Our hopes for a solution to this problem lie in the fact that addicts are made, not born. This means that a constructive program may be developed along several fronts to improve the situation. First, at all costs we must not yield on the matter of changing the legislative prohibitions which restrict the use of narcotics to the physician's discretion. In the hands of a competent and ethical practitioner morphine is a marvelous substance for the relief of pain and suffering, and no patient need fear it. But this is where is belongs, not as a freely used "medicine" which the addict could obtain cheaply, easily, and publicly.

And does anyone really believe that the "legal" addict could control the size of his habit any more successfully than can today's users? The latter, in spite of the constant vigilance of law-enforcement officers and the prospect of imprisonment and disgrace, continues his quest for ever larger doses, because he must. Repeated indulgence in narcotics produces dependence. The body soon becomes accustomed to this toxic substance, and abstinence brings on illness of an acutely uncomfortable nature.

Those criminals who drift into addiction by way of the underworld would also find another avenue to "easy money" by selling part of the supply which the American public would, under such a scheme, so generously furnish. The spectacle of clinics all over the country, staffed by members of the healing arts, and dispensing narcotics to addicts, would be ludicrous if it were not appalling. What chance to redeem the addict then? About as much as curing the chronic alcoholic by a combination of pious exhortations and a pint of whisky.

Another must in any overall program is continued strong law enforcement. Men are needed to guard the ports of entry, to track down the distributors, to detect the peddlers, and to apprehend the users. On the whole we are doing a magnificent job with what we have, but we do not have enough of them.
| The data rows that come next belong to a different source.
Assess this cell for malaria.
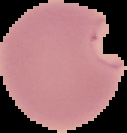
It is parasitized.

The area outside the segmented cell region is set to black. Image is 127×133 pixels. From a thin blood film.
Assess this cell for malaria.
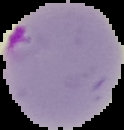

Parasitized.

image type = segmented cell region with the area outside set to black
preparation = thin blood smear
image size = 124×130 pixels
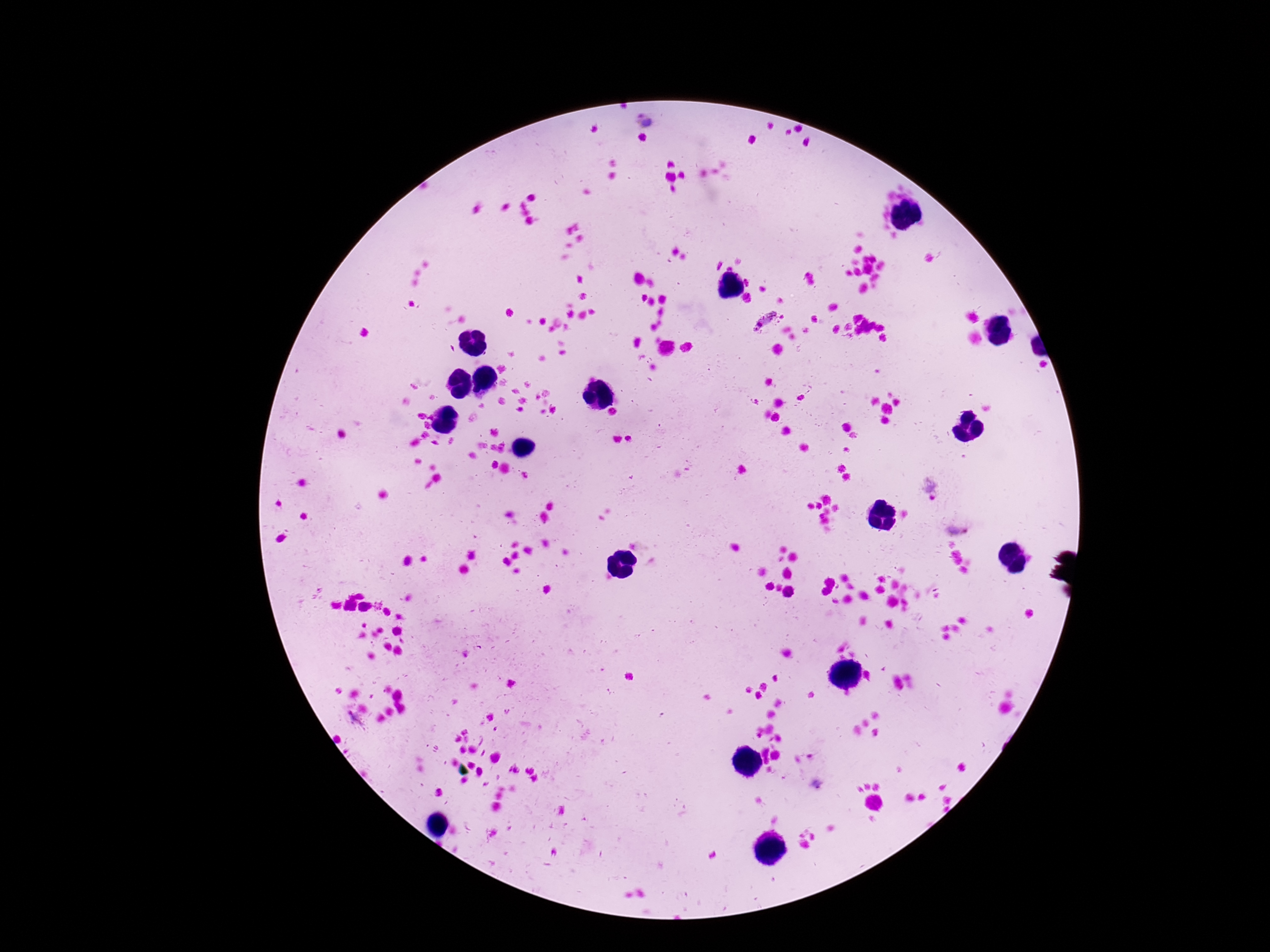
Approximate centers as (x, y) in pixels. Plasmodium parasite locations: (646, 121), (764, 321), (931, 489), (957, 527). 100x magnification. Smartphone photograph taken through the microscope eyepiece. Patient malaria status: infected. Thick blood film. Image is 1270×952 pixels. One field from this slide. Giemsa-stained preparation.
Name the cell type shown.
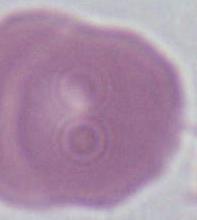
An erythrocyte.

modality = photomicrograph
magnification = 1000x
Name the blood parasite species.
Is it too late for those who are already heavy users? The outlook is certainly not hopeless. Of those addicts who enter the United States Public Health Service hospitals at Fort Worth, Tex., and Lexington, Ky., every year, numbers of them are capable of the self-discipline, the degree of motivation, necessary for effective help. The Federal Government has for years recognized that institutionalization must be the origin of the cure process, for in an institution the addict can safely and surely be withdrawn from drugs, and necessary controls over his pattern of living can be established. Treatment means, in addition to physical deconditioning, the readjustment of the addict to a life without narcotics.

Anyone addicted for a period of time has gradually lost his capacity to gain satisfactions from work and from relationships with people. Here again the parallel with the alcoholic is striking. There are those who indulge hoping to cope more effectively with living, and those who do so in order to blot out the world of reality. In either case, as the addiction advances, the drugs more and more take the place of family, friends, jobs.